Le meurtre d'un opposant au Rwanda a provoqué l'indignation de la communauté internationale, alors que s'ouvre mardi la campagne pour l'élection présidentielle dans ce pays.

AGENCE FRANCE-PRESSE

Voici les derniers événements qui ont tendu le climat politique au Rwanda ces cinq derniers mois:

- 19 février : un mort et une trentaine de blessées dans trois attaques à la grenade à Kigali. Les autorités attribuent ces attaques aux miliciens Interahamwe ayant participé au génocide de 1994, puis à l'ex-chef d'état-major de l'armée, le général Faustin Kayumba Nyamwasa exilé en Afrique du Sud.

- 13 avril: suspension pour six mois des deux principaux hebdomadaires indépendants, Umuseso et Umuvugizi, accusés notamment d'incitations à la violence.

- 20 avril: l'armée annonce l'arrestation et la suspension du général Emmanuel Karenzi Karake pour mauvaise conduite et du général Charles Muhire pour corruption et abus de pouvoir.

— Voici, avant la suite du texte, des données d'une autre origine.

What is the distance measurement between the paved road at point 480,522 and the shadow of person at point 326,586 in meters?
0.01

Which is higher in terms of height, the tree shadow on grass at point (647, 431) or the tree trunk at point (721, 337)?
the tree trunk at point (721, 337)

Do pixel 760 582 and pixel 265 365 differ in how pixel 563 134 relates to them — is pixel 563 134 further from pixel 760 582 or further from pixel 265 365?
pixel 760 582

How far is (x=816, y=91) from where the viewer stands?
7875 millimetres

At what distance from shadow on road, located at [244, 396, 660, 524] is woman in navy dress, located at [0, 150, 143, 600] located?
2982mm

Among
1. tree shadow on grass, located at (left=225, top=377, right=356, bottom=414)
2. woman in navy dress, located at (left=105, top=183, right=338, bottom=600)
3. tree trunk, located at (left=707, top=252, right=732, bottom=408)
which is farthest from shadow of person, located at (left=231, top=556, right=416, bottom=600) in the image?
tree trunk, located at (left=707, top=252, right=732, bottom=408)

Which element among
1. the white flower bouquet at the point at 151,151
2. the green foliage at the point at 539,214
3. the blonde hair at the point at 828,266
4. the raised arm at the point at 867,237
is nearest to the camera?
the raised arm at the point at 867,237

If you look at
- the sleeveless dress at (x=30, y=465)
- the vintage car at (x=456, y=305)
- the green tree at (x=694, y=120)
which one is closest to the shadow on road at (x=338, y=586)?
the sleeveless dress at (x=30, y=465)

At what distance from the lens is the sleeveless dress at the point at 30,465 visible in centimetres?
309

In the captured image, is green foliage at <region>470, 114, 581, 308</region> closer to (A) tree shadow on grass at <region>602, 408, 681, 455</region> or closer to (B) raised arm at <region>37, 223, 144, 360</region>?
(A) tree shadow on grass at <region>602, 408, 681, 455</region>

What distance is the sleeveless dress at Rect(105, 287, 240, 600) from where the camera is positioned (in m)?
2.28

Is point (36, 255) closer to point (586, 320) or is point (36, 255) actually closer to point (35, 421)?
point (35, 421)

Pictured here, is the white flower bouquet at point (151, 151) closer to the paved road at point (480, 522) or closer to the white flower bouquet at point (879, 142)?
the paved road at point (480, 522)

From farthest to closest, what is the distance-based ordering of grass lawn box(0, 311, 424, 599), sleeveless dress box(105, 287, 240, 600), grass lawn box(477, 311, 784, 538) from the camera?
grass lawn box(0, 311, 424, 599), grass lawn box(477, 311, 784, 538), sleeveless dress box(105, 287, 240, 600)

- 21 avril: l'opposante Victoire Ingabire, présidente d'un parti non encore autorisé, les Forces démocratiques unifiées, est arrêtée trois mois après son retour d'exil. Poursuivie pour collaboration avec une organisation terroriste et négation du génocide des Tutsi, Mme Ingabire, qui avait annoncé sa candidature à la présidentielle du 9 août, est relâchée le lendemain. Elle est depuis sous contrôle judiciaire.

- 15 mai : un mort et 28 blessés dans deux attentats à la grenade à Kigali.

- 19 juin: le général Faustin Kayumba Nyamwasa, ancien camarade de combat de Paul Kagame devenu un de ses critiques les plus virulents, est blessé par balle à Johannesburg. Son épouse accuse le pouvoir rwandais, qui dément catégoriquement.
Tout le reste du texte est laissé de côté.